TOKYO – Japan will celebrate the ascension to the Chrysanthemum Throne of Emperor Naruhito in the presence of dignitaries from across the world at a historic event on Tuesday.
Naruhito will participate in a series of solemn activities to assume the leadership of the world’s oldest reigning monarchy, months after he succeeded his father Akihito on May 1.
Around 2,000 guests, including 70 heads of states and governments, are set to attend the event.
This is part of a series of celebrations that include Shintoist rituals behind closed doors and other minor proceedings.
The “Sokuirei Seiden no gi” celebration – the equivalent of the coronation in western monarchies – will take place in the majestic premises of the Imperial Palace in Tokyo, opened for visitors on rare occasions like these.
The emperor will ascend the throne figuratively as well as literally.
A special royal seat called “Takamikura” has been built for the occasion with a 6.5-meter (21 feet) tall canopy.
He will proclaim his ascension before receiving felicitations and the traditional greeting of “banzai” (long live the emperor).
Naruhito will don a ceremonial costume decorated with traditional ornaments.
He will be accompanied by his wife, Masako, who will wear a 12-layer kimono and climb on to another lower throne next to the emperor.

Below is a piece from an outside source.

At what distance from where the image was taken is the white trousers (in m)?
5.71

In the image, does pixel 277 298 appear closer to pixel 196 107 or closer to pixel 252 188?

The foreign guests will watch the ceremony that will to last for around half an hour on screens installed outside the “Matsu no ma” room. The small-sized room can only host members of the royal family and representatives of the Japanese nobility.
European royals such as King Philip VI of Spain and British Crown Prince Charles will attend the ceremony, apart from representatives from the Americas, Africa, Asia, and Oceania.
The deployment of the Imperial Guard in the Palace patio would be canceled in case of predicted rains, in-charge of the ceremony Akiteru Mikami told reporters on Monday.
A gala dinner has been organized in the biggest hall of the Imperial Palace – the “Homeiden” – and a welcome cocktail will allow the guests to interact with the new emperor and the empress in the backdrop of traditional music and dance performances.
The menu includes modern western-style dishes made with Japanese ingredients, including seafood, asparagus wrapped in beef, rice, soup, fruits, and desserts, said the Vice Grand Master of Ceremonies Jiro Okuyama.
The number of guests has been reduced to around half of the nearly 4,000 at the coronation of Akihito in 1990, Mikami said.
The original program for Tuesday also included a royal parade in which Naruhito and Masko were to ride a convertible through the streets of Tokyo.
But the government postponed the event out of respect for the victims of the typhoon Hagibis, which caused massive damage in the country earlier this month.
The coronation of Naruhito, the 126th Emperor of Japan, would be the fourth to be celebrated in the country since the beginning of the 20th century, and the second to have a sizable presence of international guests, after Akihito’s ascension in 1990.